Wolpe dit : « Je crois que Dieu crée délibérément un monde de hasard… Quand les gens disent, par exemple, ‘Pourquoi de mauvaises choses arrivent aux bonnes personnes ?’ Pensez à ce qui se passerait s’il n’en était pas ainsi, si seulement de bonnes choses arrivaient aux bonnes personnes. Les gens seraient donc bons, mais le bien ne serait pas pour le bien, il serait instrumental – pourquoi suis-je bon ? Pour que de bonnes choses se produisent pour moi. C’est du pur skhar et onesh, c’est de la pure récompense et de la pure punition. Je vais faire ces mitzvot [bonnes actions], et quand je ferai ces mitzvot, je n’aurai pas de cancer ; puisque je ne veux pas avoir de cancer, je vais le faire. »
« Mais si c’est au hasard et que vous savez que c’est au hasard, et que vous faites quelque chose de bien malgré le fait qu’il n’y aura peut-être jamais de récompense, alors c’est de la vraie bonté. Et donc la seule façon de créer un monde de vraie bonté, je pense, est de créer un monde de vrai hasard ».
Pour souligner son propos, M. Wolpe a déclaré qu’il avait eu plusieurs fois un cancer et que les gens se demandaient ce que cela signifiait.
Ma réponse a été : « Je ne pense pas que Dieu ait regardé en bas et ait dit, vous savez que Wolpe pourrait avoir besoin d’un petit lymphome. Ce serait bon pour lui »… Je crois vraiment que Dieu peut être avec vous comme une force dans la lutte, mais pas que Dieu vous donne une épreuve spécifique, alors c’est ce à quoi je tiens ».

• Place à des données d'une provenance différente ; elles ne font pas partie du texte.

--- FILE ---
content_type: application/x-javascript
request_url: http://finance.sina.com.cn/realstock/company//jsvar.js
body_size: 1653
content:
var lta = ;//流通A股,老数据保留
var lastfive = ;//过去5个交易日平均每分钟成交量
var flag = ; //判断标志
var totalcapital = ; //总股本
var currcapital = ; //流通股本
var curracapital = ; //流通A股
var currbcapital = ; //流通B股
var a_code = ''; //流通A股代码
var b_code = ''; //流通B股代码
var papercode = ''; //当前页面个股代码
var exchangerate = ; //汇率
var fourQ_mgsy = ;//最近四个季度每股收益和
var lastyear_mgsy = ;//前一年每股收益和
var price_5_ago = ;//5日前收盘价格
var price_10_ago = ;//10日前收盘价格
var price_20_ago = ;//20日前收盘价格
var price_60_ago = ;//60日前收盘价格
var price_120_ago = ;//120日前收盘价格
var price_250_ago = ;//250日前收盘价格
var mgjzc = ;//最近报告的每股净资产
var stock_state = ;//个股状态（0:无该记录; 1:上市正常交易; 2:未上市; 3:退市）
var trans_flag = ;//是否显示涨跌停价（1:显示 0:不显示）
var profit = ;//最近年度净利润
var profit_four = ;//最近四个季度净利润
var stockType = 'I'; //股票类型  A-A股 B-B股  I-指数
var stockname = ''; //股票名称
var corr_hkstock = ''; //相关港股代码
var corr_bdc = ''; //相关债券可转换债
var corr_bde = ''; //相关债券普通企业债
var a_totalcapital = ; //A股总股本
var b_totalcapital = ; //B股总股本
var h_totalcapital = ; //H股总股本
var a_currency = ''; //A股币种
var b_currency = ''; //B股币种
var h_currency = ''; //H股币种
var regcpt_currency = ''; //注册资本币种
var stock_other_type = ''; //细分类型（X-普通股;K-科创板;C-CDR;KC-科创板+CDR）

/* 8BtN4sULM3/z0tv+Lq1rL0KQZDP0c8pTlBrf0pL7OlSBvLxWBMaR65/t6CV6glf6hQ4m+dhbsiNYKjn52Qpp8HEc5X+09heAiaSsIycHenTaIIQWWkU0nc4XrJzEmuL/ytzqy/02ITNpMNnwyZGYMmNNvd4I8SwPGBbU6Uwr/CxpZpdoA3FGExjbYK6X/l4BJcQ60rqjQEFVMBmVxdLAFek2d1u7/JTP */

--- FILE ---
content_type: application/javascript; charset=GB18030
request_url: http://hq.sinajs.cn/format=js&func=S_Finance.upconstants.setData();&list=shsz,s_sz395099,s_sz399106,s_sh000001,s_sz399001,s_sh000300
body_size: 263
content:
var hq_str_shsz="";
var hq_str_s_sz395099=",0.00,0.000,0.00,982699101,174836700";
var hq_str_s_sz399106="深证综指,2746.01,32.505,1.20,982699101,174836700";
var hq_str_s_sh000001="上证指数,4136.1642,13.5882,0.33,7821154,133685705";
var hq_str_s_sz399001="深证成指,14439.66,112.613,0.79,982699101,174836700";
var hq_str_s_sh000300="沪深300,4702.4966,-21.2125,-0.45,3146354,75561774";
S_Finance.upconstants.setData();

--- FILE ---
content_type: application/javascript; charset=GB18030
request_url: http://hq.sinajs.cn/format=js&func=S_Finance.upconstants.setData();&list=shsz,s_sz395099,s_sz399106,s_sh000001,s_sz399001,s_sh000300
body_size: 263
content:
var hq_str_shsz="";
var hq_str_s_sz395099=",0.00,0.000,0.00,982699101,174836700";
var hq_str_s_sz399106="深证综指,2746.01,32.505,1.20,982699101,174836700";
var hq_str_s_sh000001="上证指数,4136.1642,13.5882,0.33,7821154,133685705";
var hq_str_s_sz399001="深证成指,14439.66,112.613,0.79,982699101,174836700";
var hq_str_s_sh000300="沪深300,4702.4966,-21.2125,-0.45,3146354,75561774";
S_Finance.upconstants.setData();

L’archevêque de Canterbury a ajouté : « Je vous mets en garde contre le fait de croire que Dieu a envoyé le coronavirus pour aider les croyants à avoir une foi plus profonde, si vous voyez ce que je veux dire. »

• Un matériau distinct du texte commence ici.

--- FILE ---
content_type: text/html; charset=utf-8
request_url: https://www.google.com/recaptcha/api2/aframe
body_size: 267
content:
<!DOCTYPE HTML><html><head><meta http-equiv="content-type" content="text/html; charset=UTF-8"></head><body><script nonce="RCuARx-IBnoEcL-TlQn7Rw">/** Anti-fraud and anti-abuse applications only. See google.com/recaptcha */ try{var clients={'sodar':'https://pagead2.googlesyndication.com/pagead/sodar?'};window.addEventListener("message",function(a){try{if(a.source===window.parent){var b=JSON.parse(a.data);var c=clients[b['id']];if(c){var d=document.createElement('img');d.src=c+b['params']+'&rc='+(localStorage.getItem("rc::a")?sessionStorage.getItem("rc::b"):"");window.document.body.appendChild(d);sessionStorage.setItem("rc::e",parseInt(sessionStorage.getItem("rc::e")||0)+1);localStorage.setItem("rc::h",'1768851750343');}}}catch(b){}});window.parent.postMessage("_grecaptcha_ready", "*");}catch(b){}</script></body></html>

« Cela fait partie de l’espace que Dieu nous donne dans le monde pour vivre nos vies. Et en vivant nos vies, nous les vivons à travers de terribles catastrophes, de grands triomphes, des moments de joie, des moments les plus banals et les plus médiocres ».
« Quoi qu’il en soit, nous sommes toujours accompagnés par Dieu, nous sommes toujours en présence de Dieu. Il nous suffit de tendre la main pour savoir que Dieu veille sur nous », a-t-il déclaré. « J’hésite beaucoup à dire que c’est envoyé par Dieu, ou causé par Dieu. C’est le résultat de tout le désordre de notre création, que Dieu a rachetée ».